Since the closure of the border between Sudan and South Sudan prices of food and goods have increased dramatically.
Although South Sudan took with it 75% of Sudan’s known oil when it seceded it still had to export its oil through the north’s pipelines and refineries. Having no refineries of its own South Sudan still has to import fuel.
A dispute over transit fees led Juba to stop all production in February, depriving South Sudan of 98% of its income.
The electricity minister said that the was a "possibility of totally blackout of Juba" due to fuel the shortages.
Athorbei said lack of refineries made it difficult for his ministry to buy fuel, prompting him to travel to neigbouring Kenya to negotiate with companies to deliver fuel. However, this has still not been enough to satisfy demand as Kenya has its own fuel shortages.
“They can only sell a limited quantity of fuel because they are also facing fuel shortage. So this resulted to irregular supply of electricity of power in Juba and other town in South Sudan”, he said.

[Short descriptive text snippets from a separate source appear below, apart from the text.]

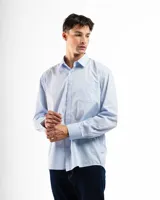 Camisa de vestir de corte clásico y manga larga, en color celeste claro. Presenta cuello camisero, cierre frontal con botones y un bolsillo abierto en el lado izquierdo del pecho.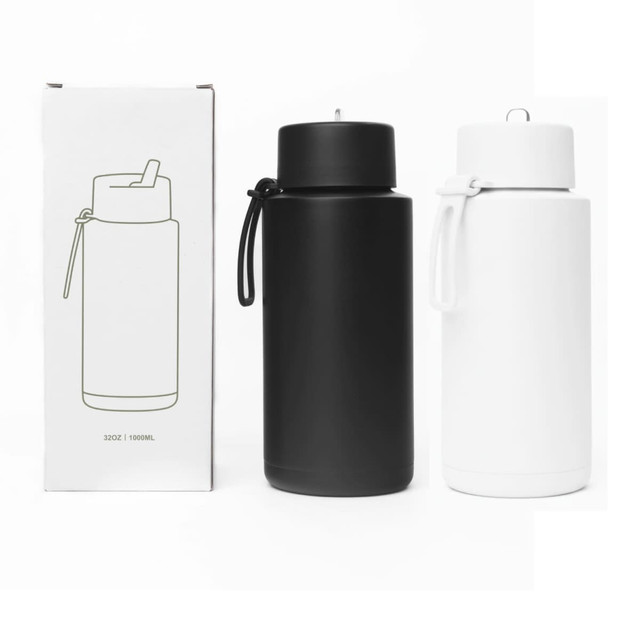 A drink bottle set featuring a black and a white 1L stainless steel bottle with silicone handles, packaged in a box.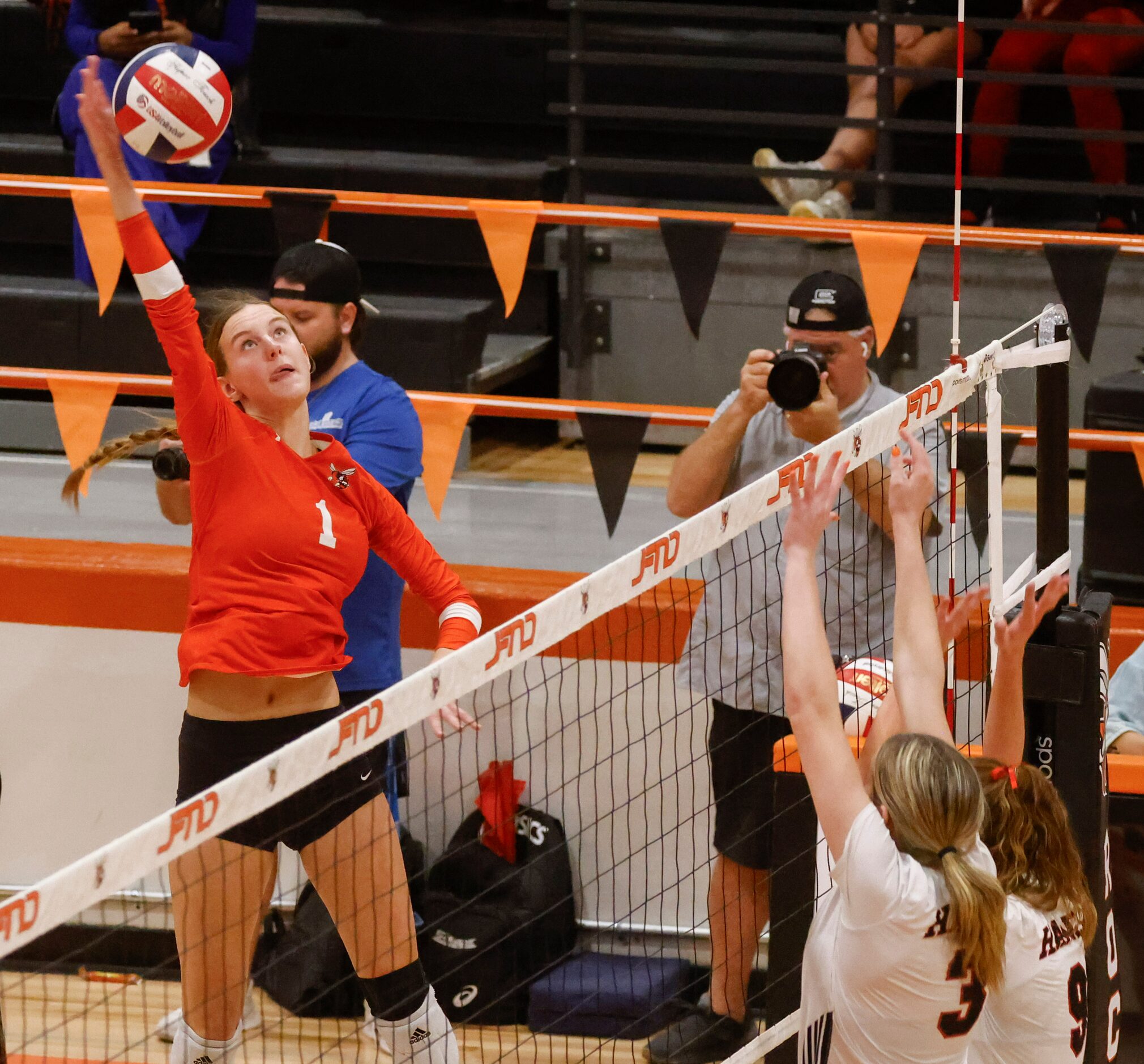 Rockwall high’s Halle Jameson (left) spikes the ball against Rockwall Heath’s Dakoda Hood...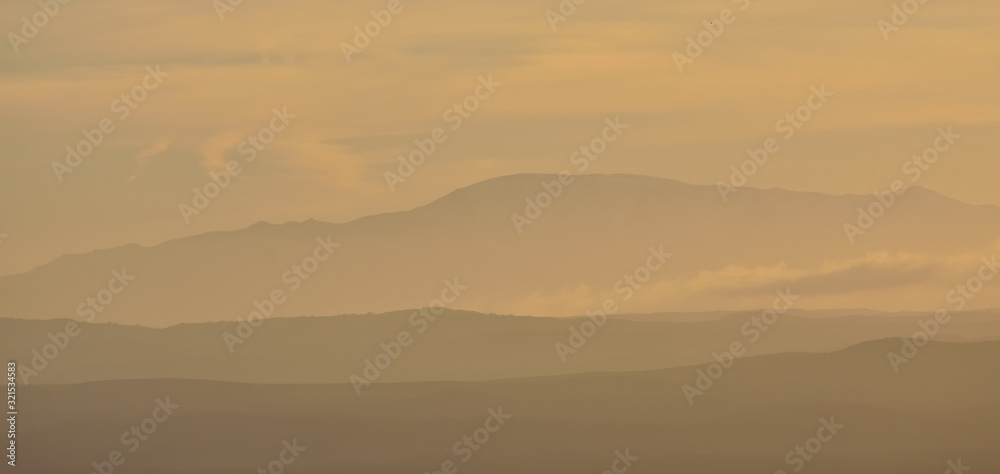 Silhouette of distant mountains between mist at sunset
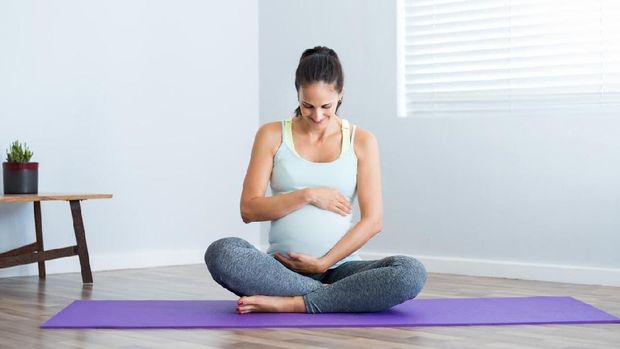 Pregnancy yoga meditation. Full length healthy 8 months pregnant calm Asian woman meditating or doing yoga exercise at home. Relaxation yoga sitting side stretch positions.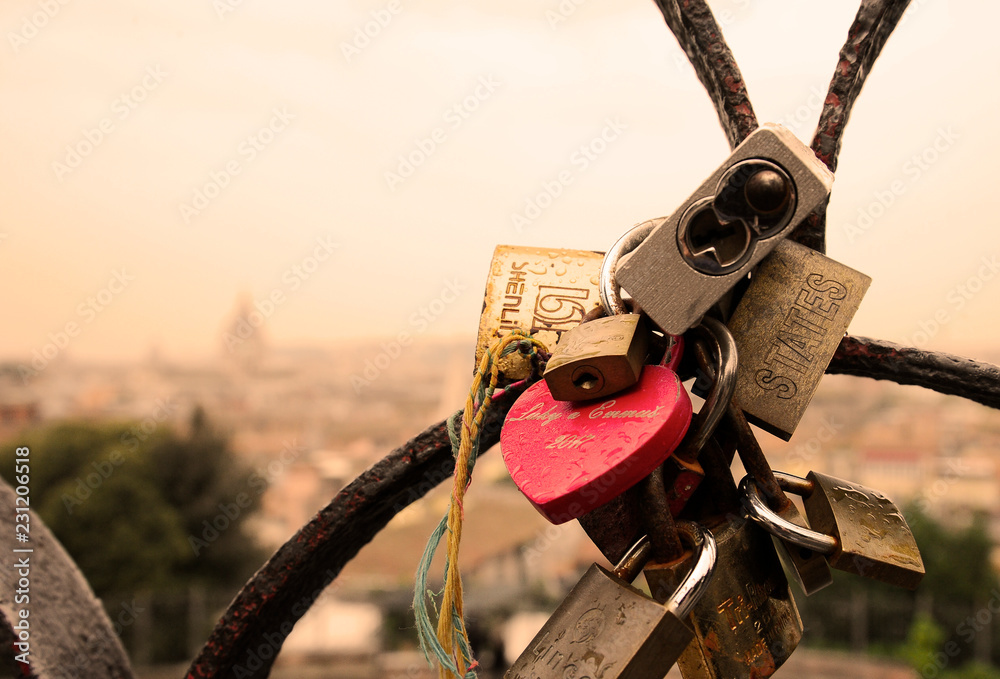 Rome, Italy - October 12, 2018: Lovers padlocks on a bridge. View from the Pincian hill in Rome, Italy Rome, Italy - October 12, 2018: Lovers padlocks on a bridge. View from the Pincian hill in Rome, Italy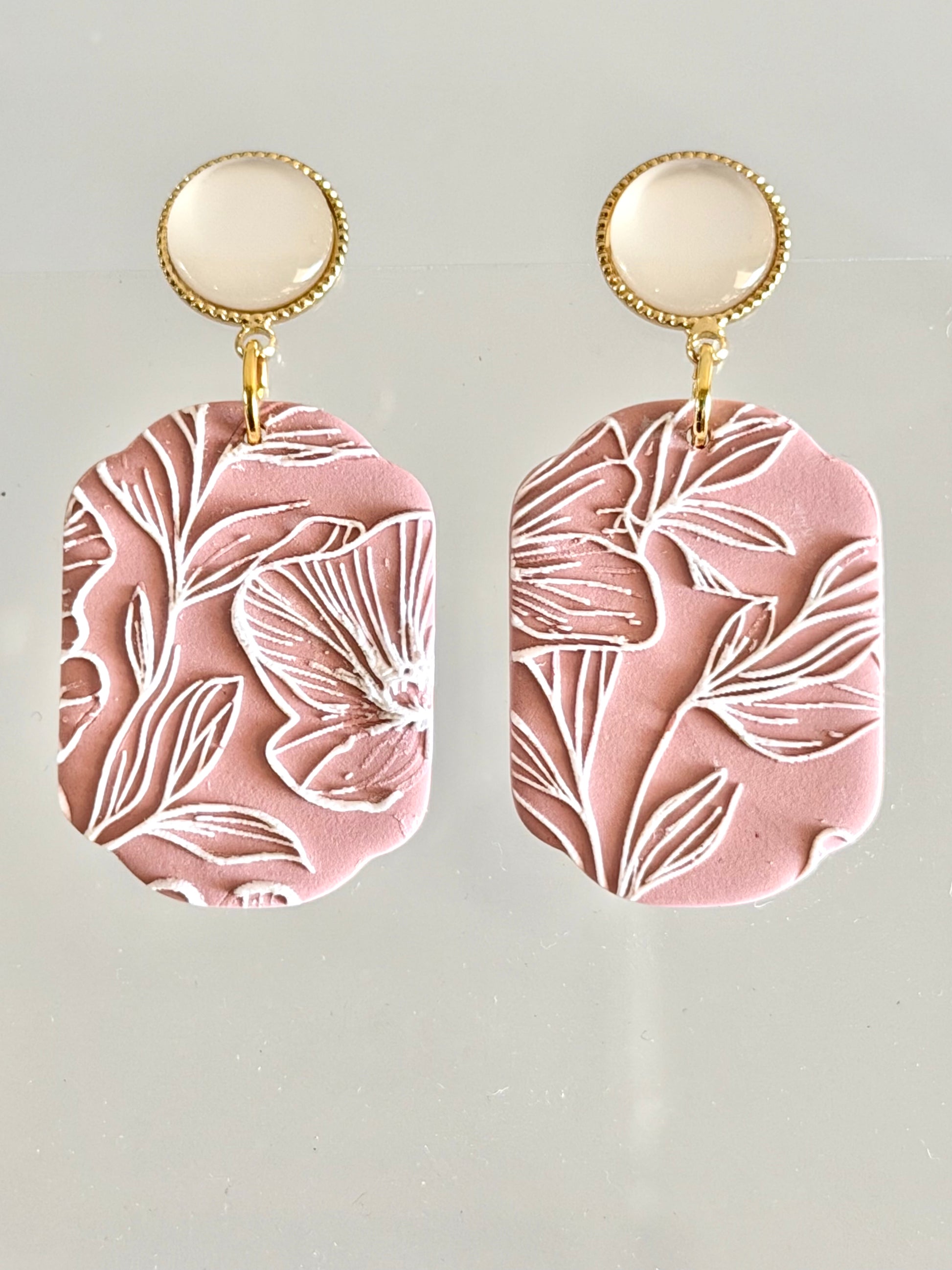 Handmade dusty rose polymer clay earrings with white floral carved design and gold accents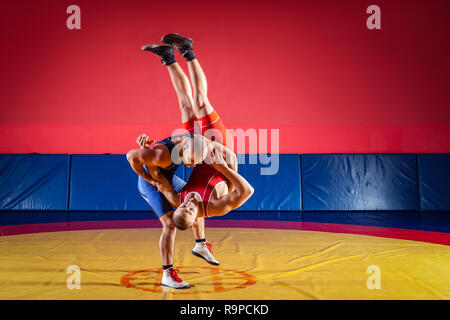 Le concept de la juste lutte. Deux jeunes hommes en bleu et rouge wrestling collants sont wrestlng et faire une suplex wrestling sur un tapis de lutte jaune Banque D'Images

The government had signed a deal with a company called Vitol to supply South Sudan with oil. However, as Vitol were to be paid in South Sudan’s unrefined crude oil the deal has not gone ahead due the halt in production.
The minister also revealed that South Sudan’s finance ministry had not been paying fuel suppliers since December 2011. Athorbei said that for the three months he has been borrowing fuel in order to keep "electricity running for the vital institutions". But this was becoming difficult, he said.
The minister warned the public that their could be a blackout in the coming days. Hospitals and other essential buildings would be prioritised he said.
He said looking to import fuel from Ethiopia in order to supply eastern South Sudan including Malakal, Kapoeta, Torit, Bor .
Ethiopian has agreed to sell South Sudan electricity produced from its dam projects on the condition that the world’s youngest nation builds power lines to connect to Ethiopia’s grid.
Athorbei said he had approached some Chinese companies to build the pipelines. He said he had received assurances that they would provide South Sudan loans for the project.
"If I succeeded that will be the only hope. Maybe in about one and half years we shall have the whole of eastern part of South Sudan electrified”, he said.